____ DATASET ENTRIES

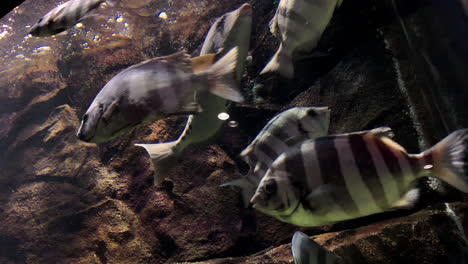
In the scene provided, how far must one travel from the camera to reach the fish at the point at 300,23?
6.33ft

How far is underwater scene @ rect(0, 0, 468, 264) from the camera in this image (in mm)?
1466

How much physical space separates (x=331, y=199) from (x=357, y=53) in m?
1.92

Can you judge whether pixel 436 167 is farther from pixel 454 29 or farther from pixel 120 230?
pixel 120 230

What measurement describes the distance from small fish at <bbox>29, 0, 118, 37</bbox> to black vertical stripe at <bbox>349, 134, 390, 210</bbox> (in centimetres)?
188

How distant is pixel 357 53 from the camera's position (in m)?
2.86

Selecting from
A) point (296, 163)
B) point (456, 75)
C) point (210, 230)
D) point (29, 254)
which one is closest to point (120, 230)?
point (210, 230)

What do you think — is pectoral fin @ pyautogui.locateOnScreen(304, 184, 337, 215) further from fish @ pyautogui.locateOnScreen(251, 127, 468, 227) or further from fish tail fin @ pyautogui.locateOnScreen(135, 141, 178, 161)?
fish tail fin @ pyautogui.locateOnScreen(135, 141, 178, 161)

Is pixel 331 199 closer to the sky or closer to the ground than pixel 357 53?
closer to the ground

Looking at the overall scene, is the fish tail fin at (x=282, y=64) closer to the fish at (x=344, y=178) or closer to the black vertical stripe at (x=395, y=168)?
the fish at (x=344, y=178)

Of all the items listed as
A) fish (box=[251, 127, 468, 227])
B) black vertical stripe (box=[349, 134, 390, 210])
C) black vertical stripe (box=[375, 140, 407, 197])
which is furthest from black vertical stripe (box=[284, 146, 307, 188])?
black vertical stripe (box=[375, 140, 407, 197])

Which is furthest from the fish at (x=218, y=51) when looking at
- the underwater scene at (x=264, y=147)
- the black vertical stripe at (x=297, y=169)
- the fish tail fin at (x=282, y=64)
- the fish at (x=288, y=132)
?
the black vertical stripe at (x=297, y=169)

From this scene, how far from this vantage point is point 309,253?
1497 mm

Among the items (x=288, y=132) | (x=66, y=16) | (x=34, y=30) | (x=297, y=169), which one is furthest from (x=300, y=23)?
(x=34, y=30)

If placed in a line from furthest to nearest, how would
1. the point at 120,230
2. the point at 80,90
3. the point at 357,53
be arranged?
the point at 80,90 → the point at 120,230 → the point at 357,53
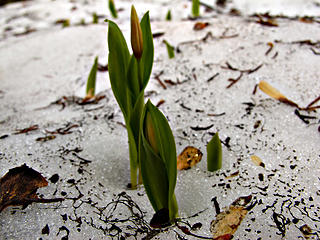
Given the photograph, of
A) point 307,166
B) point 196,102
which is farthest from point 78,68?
point 307,166

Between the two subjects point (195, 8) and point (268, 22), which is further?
point (195, 8)

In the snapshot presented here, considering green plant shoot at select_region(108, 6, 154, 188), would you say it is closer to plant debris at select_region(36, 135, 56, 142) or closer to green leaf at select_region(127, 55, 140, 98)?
green leaf at select_region(127, 55, 140, 98)

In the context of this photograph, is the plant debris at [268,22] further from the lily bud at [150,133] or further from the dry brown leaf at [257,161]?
the lily bud at [150,133]

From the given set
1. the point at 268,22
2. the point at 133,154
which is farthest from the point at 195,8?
the point at 133,154

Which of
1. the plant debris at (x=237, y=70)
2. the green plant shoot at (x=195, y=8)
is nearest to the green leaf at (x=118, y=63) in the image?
the plant debris at (x=237, y=70)

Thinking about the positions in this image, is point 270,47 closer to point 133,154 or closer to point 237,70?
point 237,70

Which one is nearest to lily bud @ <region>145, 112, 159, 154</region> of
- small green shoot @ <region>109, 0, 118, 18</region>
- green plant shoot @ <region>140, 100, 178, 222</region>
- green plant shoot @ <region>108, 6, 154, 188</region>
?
green plant shoot @ <region>140, 100, 178, 222</region>
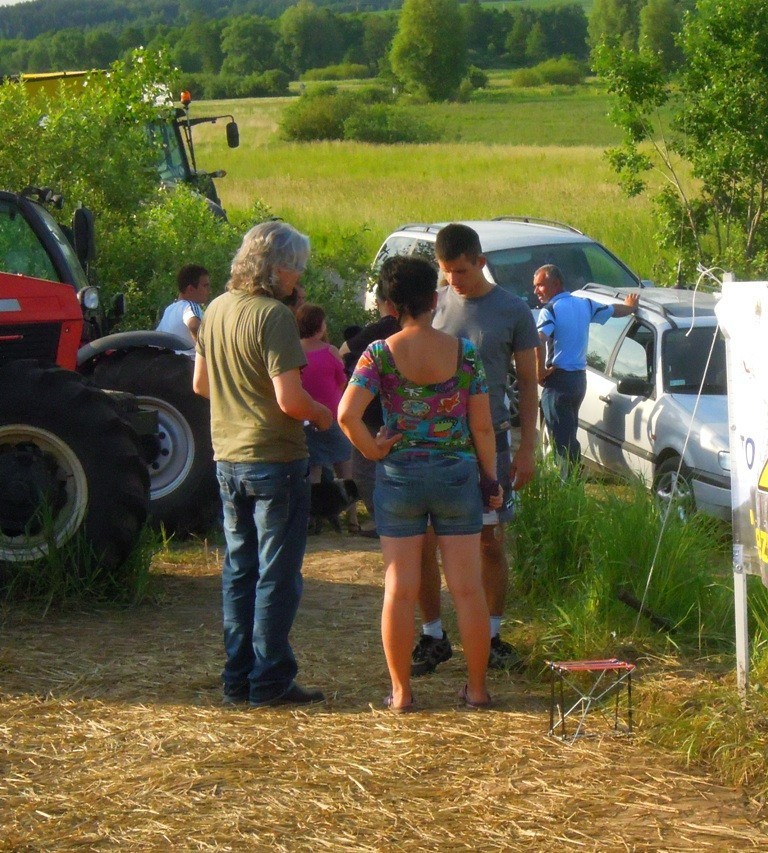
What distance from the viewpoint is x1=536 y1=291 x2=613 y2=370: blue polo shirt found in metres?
9.66

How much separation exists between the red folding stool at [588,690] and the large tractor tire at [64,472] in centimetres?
238

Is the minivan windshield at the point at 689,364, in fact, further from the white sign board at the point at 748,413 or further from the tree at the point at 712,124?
the tree at the point at 712,124

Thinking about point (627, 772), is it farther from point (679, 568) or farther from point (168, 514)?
point (168, 514)

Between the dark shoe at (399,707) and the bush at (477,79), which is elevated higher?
the bush at (477,79)

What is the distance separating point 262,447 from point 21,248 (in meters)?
3.94

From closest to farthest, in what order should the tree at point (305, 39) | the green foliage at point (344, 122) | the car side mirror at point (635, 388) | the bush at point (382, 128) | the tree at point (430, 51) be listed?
the car side mirror at point (635, 388)
the bush at point (382, 128)
the green foliage at point (344, 122)
the tree at point (430, 51)
the tree at point (305, 39)

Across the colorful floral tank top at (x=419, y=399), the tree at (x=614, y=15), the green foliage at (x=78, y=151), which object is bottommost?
A: the colorful floral tank top at (x=419, y=399)

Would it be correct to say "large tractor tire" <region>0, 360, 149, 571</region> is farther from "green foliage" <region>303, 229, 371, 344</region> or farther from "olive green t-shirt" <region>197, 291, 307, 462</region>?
"green foliage" <region>303, 229, 371, 344</region>

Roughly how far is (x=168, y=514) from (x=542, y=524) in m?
2.53

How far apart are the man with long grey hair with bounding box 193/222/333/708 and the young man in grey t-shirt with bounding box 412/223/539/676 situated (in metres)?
0.62

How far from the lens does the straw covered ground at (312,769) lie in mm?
4141

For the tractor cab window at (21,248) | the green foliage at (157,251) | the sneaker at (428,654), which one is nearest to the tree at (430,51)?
the green foliage at (157,251)

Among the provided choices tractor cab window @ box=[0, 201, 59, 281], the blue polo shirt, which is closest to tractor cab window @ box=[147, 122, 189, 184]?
the blue polo shirt

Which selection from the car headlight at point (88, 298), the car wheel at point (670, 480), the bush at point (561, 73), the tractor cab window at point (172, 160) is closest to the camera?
the car headlight at point (88, 298)
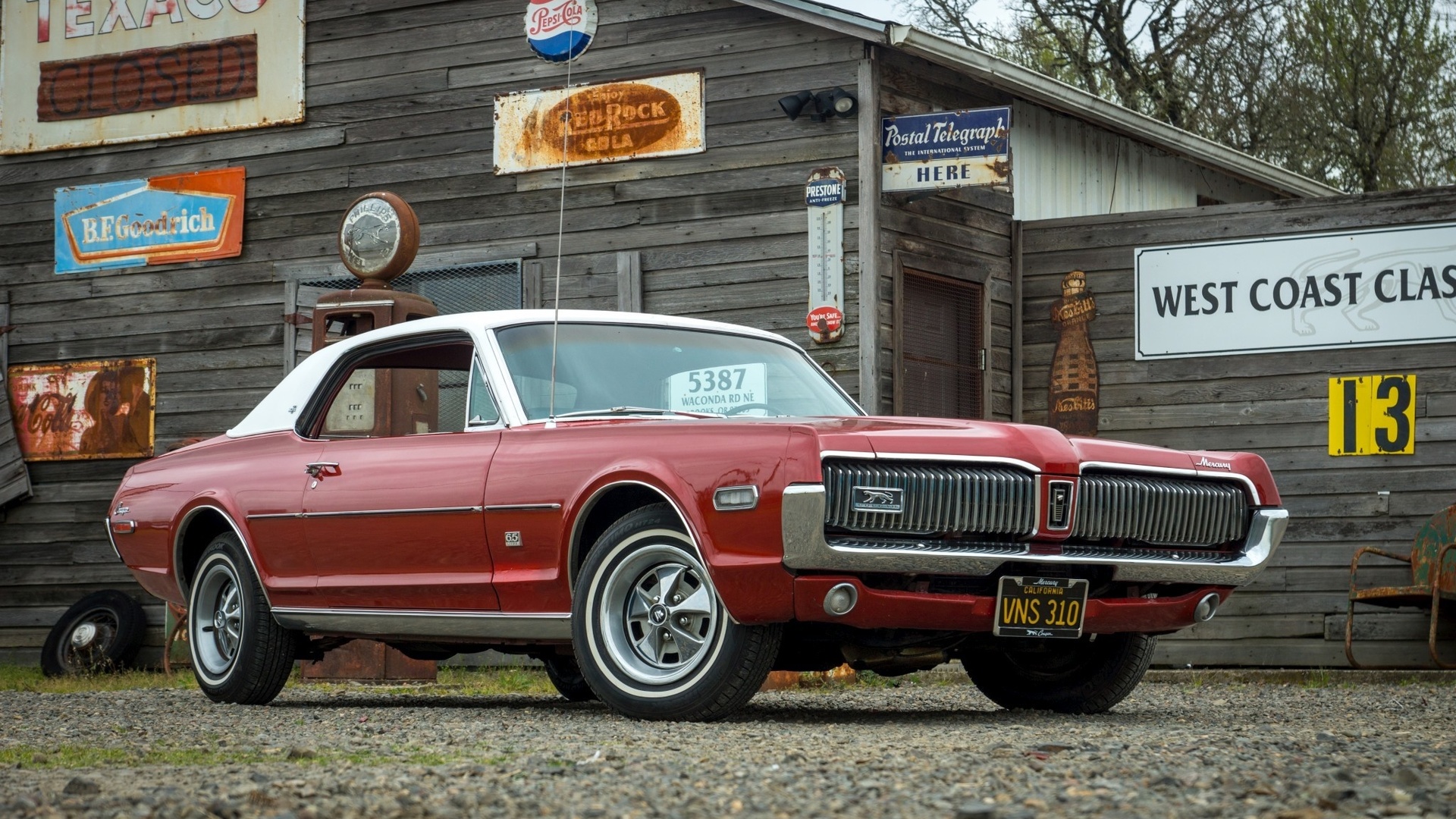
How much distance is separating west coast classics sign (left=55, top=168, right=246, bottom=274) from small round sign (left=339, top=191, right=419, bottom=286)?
317 cm

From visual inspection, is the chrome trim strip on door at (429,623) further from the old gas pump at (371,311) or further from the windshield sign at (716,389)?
the old gas pump at (371,311)

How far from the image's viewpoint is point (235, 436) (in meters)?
8.17

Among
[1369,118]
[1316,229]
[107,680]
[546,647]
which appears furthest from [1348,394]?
[1369,118]

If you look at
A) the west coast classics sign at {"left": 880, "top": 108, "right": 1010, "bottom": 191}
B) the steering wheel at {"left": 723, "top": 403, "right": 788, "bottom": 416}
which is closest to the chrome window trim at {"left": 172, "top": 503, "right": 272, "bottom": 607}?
the steering wheel at {"left": 723, "top": 403, "right": 788, "bottom": 416}

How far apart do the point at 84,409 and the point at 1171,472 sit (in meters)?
10.3

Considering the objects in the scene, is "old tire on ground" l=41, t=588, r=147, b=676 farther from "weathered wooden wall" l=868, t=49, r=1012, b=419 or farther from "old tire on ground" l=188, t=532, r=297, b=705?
"weathered wooden wall" l=868, t=49, r=1012, b=419

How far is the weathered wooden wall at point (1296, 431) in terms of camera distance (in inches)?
427

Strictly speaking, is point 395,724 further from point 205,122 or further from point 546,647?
point 205,122

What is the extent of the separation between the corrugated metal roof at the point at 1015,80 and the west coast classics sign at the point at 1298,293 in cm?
130

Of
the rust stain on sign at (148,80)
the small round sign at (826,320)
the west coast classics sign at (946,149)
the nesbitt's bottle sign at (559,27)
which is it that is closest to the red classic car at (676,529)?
the west coast classics sign at (946,149)

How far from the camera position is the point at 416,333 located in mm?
7488

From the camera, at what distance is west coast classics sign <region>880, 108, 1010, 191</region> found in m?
10.8

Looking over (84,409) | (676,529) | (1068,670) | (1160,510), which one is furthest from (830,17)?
(84,409)

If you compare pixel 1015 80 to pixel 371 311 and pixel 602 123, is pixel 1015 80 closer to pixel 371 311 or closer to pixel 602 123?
pixel 602 123
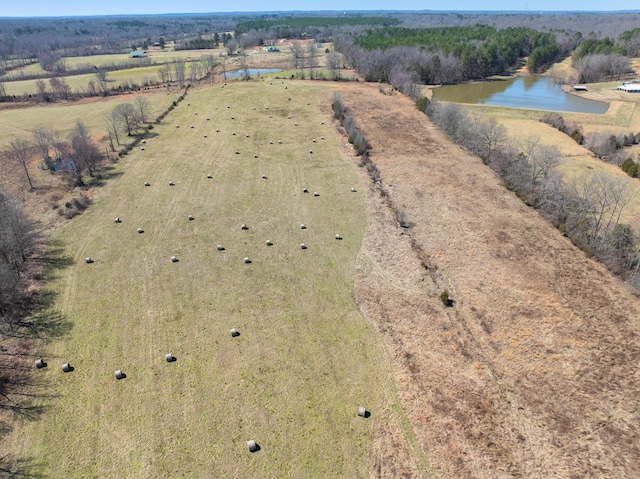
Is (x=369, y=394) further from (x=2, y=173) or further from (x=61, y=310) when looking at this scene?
(x=2, y=173)

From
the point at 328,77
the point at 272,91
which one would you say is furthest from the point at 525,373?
the point at 328,77

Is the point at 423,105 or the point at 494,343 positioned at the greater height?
the point at 423,105

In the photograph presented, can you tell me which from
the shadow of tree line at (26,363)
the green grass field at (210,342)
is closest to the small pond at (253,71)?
the green grass field at (210,342)

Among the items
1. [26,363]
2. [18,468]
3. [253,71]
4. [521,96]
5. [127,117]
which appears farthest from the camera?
[253,71]

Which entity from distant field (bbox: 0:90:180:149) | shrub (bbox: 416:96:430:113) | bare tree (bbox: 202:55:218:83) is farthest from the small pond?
Result: shrub (bbox: 416:96:430:113)

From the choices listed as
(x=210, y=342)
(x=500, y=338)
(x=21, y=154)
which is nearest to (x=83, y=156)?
(x=21, y=154)

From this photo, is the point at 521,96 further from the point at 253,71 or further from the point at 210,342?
the point at 210,342

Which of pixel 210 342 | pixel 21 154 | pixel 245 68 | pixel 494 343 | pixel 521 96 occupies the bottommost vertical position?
pixel 494 343

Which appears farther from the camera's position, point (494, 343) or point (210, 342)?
point (494, 343)

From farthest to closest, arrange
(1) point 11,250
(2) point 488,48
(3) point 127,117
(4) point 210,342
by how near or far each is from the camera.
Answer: (2) point 488,48 < (3) point 127,117 < (1) point 11,250 < (4) point 210,342
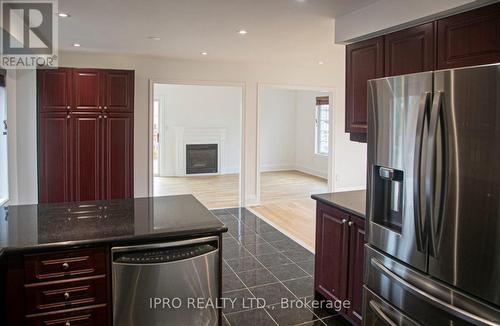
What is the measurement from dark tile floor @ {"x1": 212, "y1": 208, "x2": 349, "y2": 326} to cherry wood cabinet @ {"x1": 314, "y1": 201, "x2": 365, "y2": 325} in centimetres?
23

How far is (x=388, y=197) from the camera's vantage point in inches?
80.5

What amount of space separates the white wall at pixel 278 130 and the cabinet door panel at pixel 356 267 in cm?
816

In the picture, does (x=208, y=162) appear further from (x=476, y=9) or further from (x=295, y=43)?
(x=476, y=9)

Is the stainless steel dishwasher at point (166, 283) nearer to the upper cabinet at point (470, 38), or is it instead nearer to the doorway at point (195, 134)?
the upper cabinet at point (470, 38)

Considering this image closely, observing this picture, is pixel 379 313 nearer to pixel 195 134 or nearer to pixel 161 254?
pixel 161 254

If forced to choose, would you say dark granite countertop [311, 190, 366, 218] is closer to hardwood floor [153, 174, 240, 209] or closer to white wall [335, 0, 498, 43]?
white wall [335, 0, 498, 43]

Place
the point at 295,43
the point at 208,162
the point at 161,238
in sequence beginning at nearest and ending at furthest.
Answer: the point at 161,238 → the point at 295,43 → the point at 208,162

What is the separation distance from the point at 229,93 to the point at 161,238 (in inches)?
329

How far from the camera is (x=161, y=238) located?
210 cm

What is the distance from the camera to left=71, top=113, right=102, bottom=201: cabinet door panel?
5.09m

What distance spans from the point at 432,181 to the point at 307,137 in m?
8.86

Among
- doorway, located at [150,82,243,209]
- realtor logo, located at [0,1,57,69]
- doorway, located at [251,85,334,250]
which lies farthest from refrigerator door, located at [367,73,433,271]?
doorway, located at [150,82,243,209]

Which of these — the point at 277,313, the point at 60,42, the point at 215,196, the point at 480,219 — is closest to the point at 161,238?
the point at 277,313

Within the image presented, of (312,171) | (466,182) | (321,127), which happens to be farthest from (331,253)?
(312,171)
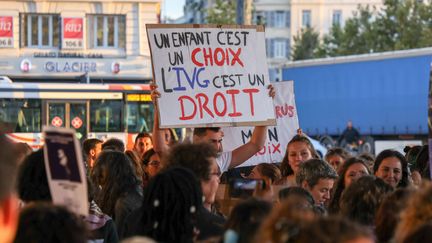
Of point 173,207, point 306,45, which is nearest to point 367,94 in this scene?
point 306,45

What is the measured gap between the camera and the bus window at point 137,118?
3169 cm

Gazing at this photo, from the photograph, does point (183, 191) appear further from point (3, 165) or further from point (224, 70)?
point (224, 70)

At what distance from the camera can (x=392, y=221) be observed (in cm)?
525

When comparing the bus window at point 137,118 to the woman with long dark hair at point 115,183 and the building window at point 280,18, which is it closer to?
the woman with long dark hair at point 115,183

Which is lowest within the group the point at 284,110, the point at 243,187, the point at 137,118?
the point at 243,187

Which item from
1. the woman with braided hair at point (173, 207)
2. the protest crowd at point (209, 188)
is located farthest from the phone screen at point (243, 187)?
the woman with braided hair at point (173, 207)

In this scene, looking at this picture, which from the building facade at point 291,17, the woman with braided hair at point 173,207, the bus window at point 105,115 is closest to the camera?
the woman with braided hair at point 173,207

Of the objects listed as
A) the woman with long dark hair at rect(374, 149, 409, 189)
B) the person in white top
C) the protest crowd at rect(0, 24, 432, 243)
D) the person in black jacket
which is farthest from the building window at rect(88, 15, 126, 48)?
the woman with long dark hair at rect(374, 149, 409, 189)

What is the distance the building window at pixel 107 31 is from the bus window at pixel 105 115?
1322 centimetres

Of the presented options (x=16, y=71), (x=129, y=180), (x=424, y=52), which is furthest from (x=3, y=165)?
(x=16, y=71)

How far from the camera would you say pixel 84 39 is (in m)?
44.2

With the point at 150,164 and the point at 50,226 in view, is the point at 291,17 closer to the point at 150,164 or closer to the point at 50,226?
the point at 150,164

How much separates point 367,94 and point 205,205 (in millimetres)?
34754

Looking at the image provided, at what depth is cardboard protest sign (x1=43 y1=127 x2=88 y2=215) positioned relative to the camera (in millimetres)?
4602
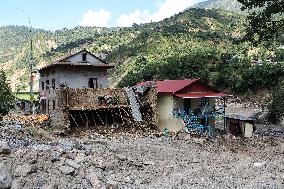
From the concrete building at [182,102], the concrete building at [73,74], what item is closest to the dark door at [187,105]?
the concrete building at [182,102]

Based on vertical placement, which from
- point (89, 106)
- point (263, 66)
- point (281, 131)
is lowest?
point (281, 131)

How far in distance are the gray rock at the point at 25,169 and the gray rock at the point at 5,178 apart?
2.01ft

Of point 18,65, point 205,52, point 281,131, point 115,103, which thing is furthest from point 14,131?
point 18,65

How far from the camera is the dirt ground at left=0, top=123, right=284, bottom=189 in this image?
22609 mm

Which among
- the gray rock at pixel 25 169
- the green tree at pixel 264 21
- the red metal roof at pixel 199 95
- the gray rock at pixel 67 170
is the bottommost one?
the gray rock at pixel 67 170

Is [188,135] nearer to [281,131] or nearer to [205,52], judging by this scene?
[281,131]

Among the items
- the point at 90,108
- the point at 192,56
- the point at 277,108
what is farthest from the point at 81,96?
the point at 192,56

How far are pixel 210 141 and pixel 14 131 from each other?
17.9 m

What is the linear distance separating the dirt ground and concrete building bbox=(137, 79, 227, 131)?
5.74 meters

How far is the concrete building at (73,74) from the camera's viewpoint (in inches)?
1950

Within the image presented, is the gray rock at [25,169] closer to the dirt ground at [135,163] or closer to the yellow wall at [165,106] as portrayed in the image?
the dirt ground at [135,163]

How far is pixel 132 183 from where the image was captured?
24.1 m

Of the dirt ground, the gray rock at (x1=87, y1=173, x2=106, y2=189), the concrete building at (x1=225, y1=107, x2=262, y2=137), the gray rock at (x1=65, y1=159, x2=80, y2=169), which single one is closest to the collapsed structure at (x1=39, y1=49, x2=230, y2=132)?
the dirt ground

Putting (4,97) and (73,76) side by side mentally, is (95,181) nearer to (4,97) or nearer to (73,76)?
(4,97)
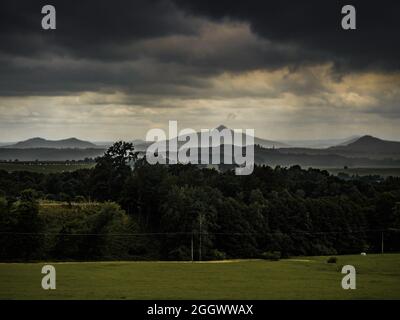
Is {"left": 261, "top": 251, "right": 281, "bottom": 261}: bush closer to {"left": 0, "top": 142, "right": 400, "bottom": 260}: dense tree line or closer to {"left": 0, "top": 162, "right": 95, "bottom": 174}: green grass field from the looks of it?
{"left": 0, "top": 142, "right": 400, "bottom": 260}: dense tree line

________

TASK OBJECTIVE — Copy verbatim the lines of the material from the line that contains "Across the colorful" through the line that contains "A: the colorful", both included.

WRITTEN RESPONSE —
Across the colorful floral tank top at (x=419, y=399), the tree at (x=614, y=15), the green foliage at (x=78, y=151), which object is bottommost?
A: the colorful floral tank top at (x=419, y=399)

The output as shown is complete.